→ **PROBLEM DESCRIPTION**
With pictures left out, retype exactly the lines from the one containing "How far from the lens" through the final line of the entries.

→ **DATASET EXTRACT**

○ ○ ○ ○ ○

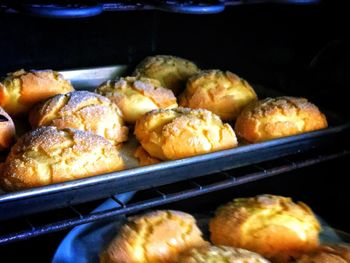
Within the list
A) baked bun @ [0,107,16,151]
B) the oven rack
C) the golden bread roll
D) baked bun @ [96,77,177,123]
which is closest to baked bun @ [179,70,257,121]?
baked bun @ [96,77,177,123]

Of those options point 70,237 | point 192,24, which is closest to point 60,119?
point 70,237

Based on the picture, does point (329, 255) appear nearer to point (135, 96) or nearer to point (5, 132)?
point (135, 96)

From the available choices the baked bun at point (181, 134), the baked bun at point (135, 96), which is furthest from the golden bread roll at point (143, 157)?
the baked bun at point (135, 96)

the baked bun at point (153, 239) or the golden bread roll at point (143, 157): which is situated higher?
the golden bread roll at point (143, 157)

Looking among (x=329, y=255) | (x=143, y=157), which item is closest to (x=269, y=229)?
(x=329, y=255)

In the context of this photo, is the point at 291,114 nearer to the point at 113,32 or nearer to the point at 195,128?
the point at 195,128

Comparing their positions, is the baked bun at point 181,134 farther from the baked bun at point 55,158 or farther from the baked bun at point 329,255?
the baked bun at point 329,255
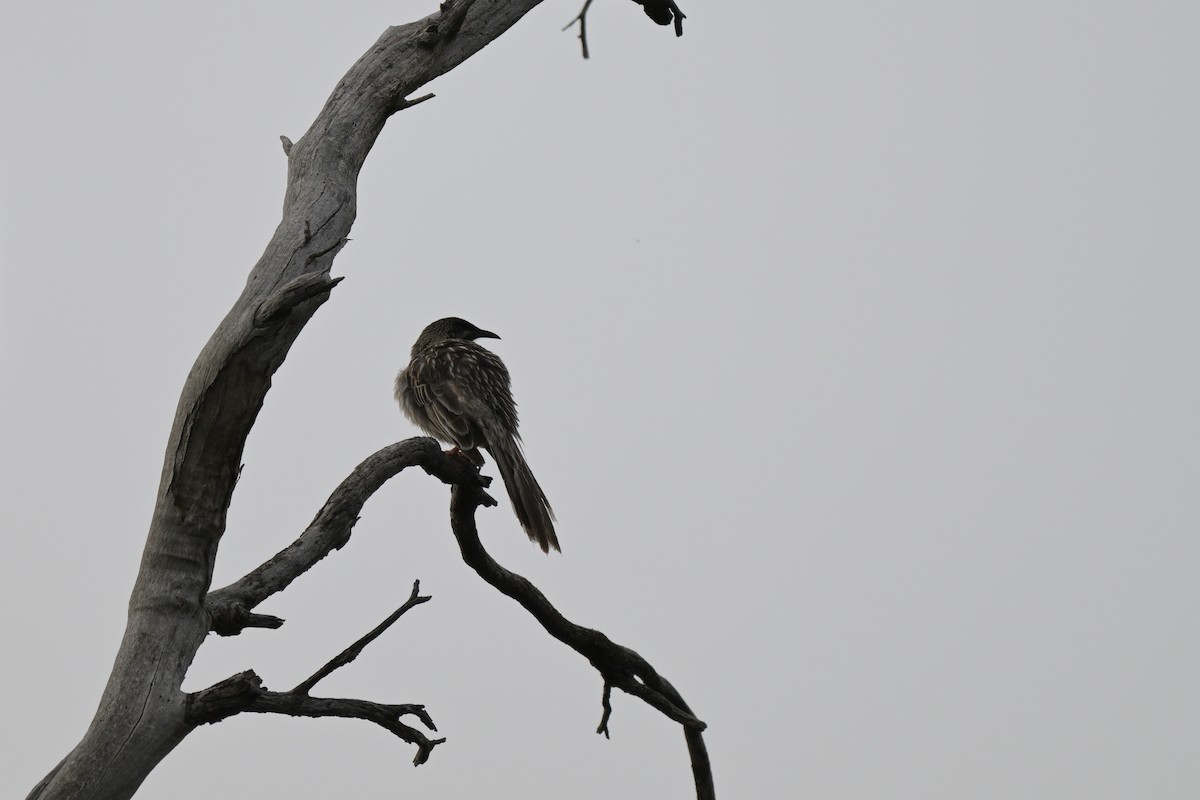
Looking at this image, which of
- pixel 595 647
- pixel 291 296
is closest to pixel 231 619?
pixel 291 296

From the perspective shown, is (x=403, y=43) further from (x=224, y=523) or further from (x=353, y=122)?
(x=224, y=523)

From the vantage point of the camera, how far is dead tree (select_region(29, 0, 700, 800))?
2908mm

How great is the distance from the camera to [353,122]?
3.56 meters

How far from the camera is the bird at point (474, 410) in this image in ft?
15.0

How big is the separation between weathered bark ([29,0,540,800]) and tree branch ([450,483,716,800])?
1.01m

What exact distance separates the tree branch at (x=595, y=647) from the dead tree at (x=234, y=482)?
0.86 feet

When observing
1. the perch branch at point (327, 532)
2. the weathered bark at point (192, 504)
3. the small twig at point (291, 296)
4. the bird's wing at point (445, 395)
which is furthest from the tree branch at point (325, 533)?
the bird's wing at point (445, 395)

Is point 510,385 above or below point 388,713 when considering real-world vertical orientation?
above

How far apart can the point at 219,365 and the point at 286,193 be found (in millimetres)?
702

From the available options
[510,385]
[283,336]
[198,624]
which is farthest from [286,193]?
[510,385]

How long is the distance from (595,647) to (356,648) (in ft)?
3.86

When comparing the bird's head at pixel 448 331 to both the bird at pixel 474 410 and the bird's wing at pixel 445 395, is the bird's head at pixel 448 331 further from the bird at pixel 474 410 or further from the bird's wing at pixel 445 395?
the bird's wing at pixel 445 395

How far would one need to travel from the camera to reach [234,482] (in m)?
3.12

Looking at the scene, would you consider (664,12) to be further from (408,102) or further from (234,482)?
(234,482)
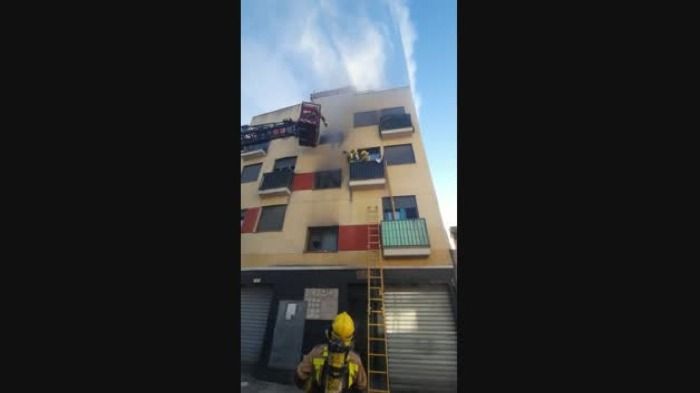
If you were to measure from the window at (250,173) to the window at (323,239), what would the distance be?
243 centimetres

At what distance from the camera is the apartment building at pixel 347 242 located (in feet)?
16.5

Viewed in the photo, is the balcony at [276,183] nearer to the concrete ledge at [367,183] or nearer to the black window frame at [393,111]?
the concrete ledge at [367,183]

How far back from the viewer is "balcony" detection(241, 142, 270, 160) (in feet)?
26.2

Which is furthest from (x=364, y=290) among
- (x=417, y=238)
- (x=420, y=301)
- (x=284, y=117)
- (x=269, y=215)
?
(x=284, y=117)

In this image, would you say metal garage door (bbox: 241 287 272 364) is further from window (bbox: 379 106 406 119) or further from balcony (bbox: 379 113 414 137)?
window (bbox: 379 106 406 119)

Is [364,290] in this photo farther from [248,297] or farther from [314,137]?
[314,137]

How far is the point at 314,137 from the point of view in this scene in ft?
25.2

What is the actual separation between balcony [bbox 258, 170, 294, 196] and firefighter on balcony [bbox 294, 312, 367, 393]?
4.39 metres

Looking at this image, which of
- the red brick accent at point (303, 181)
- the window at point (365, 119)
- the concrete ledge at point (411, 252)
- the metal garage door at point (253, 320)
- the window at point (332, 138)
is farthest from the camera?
the window at point (365, 119)

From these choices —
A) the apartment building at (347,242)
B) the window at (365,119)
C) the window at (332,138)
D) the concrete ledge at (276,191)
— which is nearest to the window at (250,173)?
the apartment building at (347,242)

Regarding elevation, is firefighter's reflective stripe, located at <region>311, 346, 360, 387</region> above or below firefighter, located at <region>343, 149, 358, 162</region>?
below

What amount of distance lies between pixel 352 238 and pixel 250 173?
3.59 metres

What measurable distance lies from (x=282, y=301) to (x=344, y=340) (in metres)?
3.01

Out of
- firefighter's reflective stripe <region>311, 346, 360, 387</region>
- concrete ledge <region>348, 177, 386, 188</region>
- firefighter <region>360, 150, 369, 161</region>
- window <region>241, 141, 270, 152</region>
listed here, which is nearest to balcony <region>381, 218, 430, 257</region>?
concrete ledge <region>348, 177, 386, 188</region>
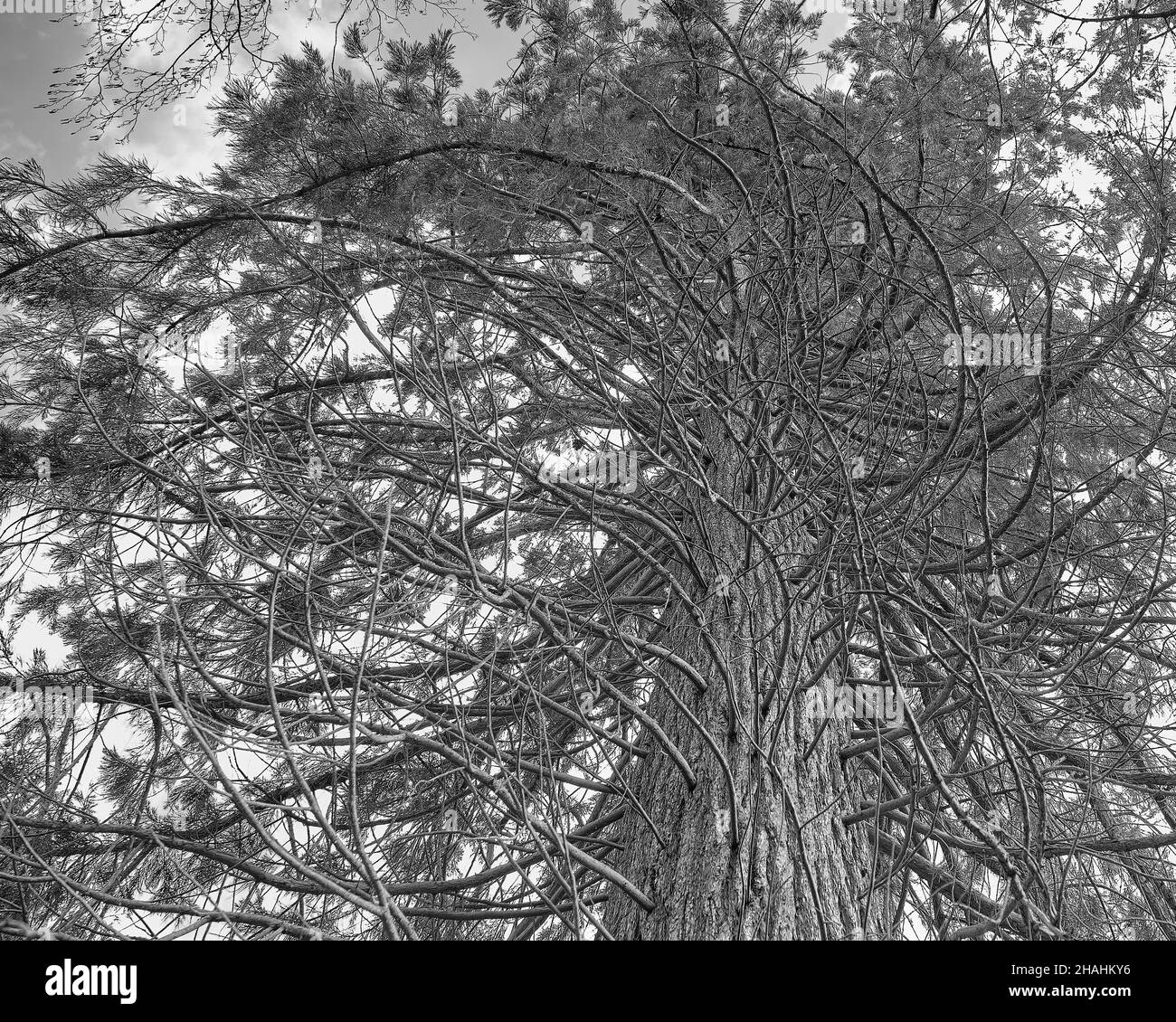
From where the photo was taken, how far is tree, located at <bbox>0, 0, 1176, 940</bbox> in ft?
7.46

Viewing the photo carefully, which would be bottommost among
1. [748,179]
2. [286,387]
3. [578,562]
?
[578,562]

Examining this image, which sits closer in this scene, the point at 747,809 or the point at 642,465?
the point at 747,809

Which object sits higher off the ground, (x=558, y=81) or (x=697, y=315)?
(x=558, y=81)

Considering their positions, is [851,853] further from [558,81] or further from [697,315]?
[558,81]

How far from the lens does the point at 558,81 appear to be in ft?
12.9

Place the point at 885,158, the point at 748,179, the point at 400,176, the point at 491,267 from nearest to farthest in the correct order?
the point at 491,267 < the point at 400,176 < the point at 885,158 < the point at 748,179

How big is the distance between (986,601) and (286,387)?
3169 millimetres

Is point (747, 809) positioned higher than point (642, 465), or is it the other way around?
point (642, 465)

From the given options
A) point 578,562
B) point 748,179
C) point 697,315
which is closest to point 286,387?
point 578,562

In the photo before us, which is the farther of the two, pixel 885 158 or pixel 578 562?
pixel 578 562

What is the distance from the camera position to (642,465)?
4414mm

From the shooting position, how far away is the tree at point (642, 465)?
7.46 feet
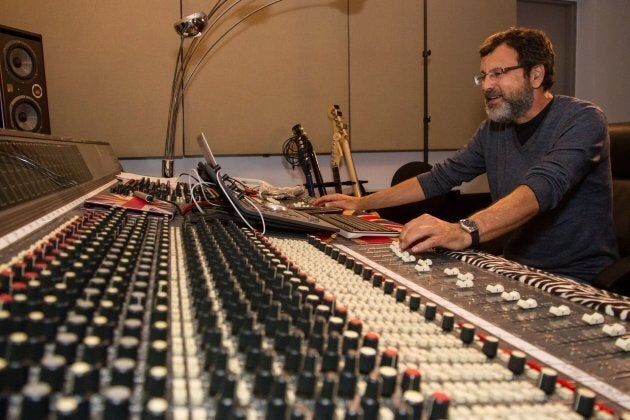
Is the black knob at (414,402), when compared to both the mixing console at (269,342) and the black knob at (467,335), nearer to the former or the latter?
the mixing console at (269,342)

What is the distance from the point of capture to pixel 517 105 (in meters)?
1.91

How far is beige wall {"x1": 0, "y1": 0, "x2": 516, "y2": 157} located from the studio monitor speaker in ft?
2.38

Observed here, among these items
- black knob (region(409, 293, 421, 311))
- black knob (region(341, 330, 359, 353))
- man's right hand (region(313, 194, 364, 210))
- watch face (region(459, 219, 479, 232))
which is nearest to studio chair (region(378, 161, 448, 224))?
man's right hand (region(313, 194, 364, 210))

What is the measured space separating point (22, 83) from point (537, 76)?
2117mm

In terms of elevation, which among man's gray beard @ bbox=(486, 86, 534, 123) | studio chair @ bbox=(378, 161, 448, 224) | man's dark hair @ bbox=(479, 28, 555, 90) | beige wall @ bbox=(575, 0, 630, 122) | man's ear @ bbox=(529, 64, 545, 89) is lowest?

○ ○ ○ ○ ○

→ **TASK SOLUTION**
How far from the lens does the point at 558,81 appear to be in ft?
12.9

Place the point at 885,158, the point at 748,179, the point at 400,176, the point at 491,267 from nearest to farthest in the correct order?
the point at 491,267 < the point at 400,176 < the point at 885,158 < the point at 748,179

How big is the distance between (986,601) and (286,387)?
3169 millimetres

Is point (747, 809) positioned higher than point (642, 465), or is it the other way around?
point (642, 465)

From the given options
A) point 578,562
B) point 748,179
C) point 697,315
which is closest to point 286,387?
point 578,562

In the photo before us, which is the farther of the two, pixel 885 158 or pixel 578 562?
pixel 578 562

What is the distance from the camera position to (642,465)?
4414mm

From the shooting position, how far away is the tree at point (642, 465)?
7.46 feet
Is the black knob at (414,402), when compared to both the mixing console at (269,342) and the black knob at (467,335), nearer to the former or the latter?
the mixing console at (269,342)

What is the distance from the point of capture to pixel 517 105 (in meters)?
1.91

How far is beige wall {"x1": 0, "y1": 0, "x2": 516, "y2": 157} located from the studio monitor speaker in ft?
2.38

Observed here, among these items
- black knob (region(409, 293, 421, 311))
- black knob (region(341, 330, 359, 353))
- man's right hand (region(313, 194, 364, 210))
- watch face (region(459, 219, 479, 232))
which is nearest to studio chair (region(378, 161, 448, 224))?
man's right hand (region(313, 194, 364, 210))

What is the measured space separating point (22, 83) from point (537, 76)?
2117mm

In terms of elevation, which among man's gray beard @ bbox=(486, 86, 534, 123) | studio chair @ bbox=(378, 161, 448, 224) | man's dark hair @ bbox=(479, 28, 555, 90) | beige wall @ bbox=(575, 0, 630, 122) | man's ear @ bbox=(529, 64, 545, 89) is lowest?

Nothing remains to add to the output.